## What the exercise asks
Below are some entries; report how many of their lines contain the word "charset", giving nothing besides the number.

[Excerpted records — start]

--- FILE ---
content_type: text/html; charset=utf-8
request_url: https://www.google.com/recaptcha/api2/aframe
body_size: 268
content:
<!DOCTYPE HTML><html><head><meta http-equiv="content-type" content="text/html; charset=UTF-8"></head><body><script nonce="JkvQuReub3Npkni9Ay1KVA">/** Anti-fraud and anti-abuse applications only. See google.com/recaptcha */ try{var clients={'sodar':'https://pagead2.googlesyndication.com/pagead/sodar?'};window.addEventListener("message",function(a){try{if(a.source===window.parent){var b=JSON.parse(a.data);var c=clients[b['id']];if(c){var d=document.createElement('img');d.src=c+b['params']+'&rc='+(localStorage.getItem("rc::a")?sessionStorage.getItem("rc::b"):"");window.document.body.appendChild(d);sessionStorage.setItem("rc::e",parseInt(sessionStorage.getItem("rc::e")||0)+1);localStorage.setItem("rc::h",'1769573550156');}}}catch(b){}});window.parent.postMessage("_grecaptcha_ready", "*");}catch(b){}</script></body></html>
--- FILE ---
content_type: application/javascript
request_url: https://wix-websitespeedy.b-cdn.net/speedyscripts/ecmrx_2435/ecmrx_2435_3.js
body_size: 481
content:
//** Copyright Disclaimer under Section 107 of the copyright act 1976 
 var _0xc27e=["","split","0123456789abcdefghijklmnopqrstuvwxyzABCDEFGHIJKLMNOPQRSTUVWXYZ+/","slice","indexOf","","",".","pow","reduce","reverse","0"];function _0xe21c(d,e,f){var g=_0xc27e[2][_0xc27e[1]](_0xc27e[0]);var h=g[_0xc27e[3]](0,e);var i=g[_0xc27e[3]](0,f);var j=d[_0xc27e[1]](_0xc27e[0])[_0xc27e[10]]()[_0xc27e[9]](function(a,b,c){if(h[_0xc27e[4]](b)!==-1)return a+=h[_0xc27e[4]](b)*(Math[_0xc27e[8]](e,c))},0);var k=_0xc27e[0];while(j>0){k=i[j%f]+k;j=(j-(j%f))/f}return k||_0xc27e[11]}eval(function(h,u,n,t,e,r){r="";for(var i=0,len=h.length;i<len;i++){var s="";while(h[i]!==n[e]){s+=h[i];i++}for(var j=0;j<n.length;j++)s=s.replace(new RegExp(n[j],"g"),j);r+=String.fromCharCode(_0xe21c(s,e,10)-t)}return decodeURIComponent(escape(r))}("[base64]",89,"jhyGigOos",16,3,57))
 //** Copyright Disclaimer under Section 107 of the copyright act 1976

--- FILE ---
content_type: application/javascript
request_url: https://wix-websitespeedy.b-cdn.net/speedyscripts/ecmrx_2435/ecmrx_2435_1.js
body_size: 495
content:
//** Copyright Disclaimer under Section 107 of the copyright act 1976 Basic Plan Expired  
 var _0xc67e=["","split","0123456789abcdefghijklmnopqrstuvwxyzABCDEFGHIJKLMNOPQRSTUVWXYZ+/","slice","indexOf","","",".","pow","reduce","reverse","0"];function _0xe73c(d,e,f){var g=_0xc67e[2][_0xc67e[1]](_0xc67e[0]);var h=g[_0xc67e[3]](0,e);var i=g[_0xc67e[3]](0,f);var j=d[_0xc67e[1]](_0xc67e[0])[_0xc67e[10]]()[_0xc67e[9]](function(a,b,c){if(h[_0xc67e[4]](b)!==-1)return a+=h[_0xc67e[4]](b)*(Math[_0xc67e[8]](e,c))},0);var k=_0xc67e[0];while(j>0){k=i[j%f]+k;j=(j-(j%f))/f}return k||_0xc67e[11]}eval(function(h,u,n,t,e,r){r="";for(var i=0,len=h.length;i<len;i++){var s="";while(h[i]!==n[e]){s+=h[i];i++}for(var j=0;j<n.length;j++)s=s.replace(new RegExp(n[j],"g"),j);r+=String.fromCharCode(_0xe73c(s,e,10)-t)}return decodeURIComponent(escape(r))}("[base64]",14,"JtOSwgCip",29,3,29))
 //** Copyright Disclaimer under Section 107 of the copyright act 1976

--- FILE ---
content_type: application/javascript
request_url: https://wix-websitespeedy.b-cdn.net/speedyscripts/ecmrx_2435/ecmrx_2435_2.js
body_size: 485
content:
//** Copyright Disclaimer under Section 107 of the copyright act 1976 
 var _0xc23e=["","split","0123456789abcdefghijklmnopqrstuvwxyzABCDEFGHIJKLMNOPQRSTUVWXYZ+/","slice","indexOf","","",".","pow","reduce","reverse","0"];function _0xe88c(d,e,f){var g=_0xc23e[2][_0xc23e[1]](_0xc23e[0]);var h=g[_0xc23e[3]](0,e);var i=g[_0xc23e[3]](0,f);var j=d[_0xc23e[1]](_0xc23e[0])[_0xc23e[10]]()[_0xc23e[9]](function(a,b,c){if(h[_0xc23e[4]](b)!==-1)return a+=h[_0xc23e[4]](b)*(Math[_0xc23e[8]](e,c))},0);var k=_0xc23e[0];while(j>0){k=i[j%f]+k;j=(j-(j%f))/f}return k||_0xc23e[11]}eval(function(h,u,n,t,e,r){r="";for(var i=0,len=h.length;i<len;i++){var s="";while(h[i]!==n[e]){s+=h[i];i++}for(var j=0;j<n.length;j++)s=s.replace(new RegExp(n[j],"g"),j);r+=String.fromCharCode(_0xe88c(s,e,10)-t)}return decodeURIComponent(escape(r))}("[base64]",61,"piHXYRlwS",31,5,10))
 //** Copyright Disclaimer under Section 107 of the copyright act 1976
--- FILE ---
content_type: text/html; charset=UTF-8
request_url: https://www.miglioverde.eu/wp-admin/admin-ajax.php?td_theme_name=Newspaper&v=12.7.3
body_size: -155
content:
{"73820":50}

[Excerpted records — finish]

## Final answer
3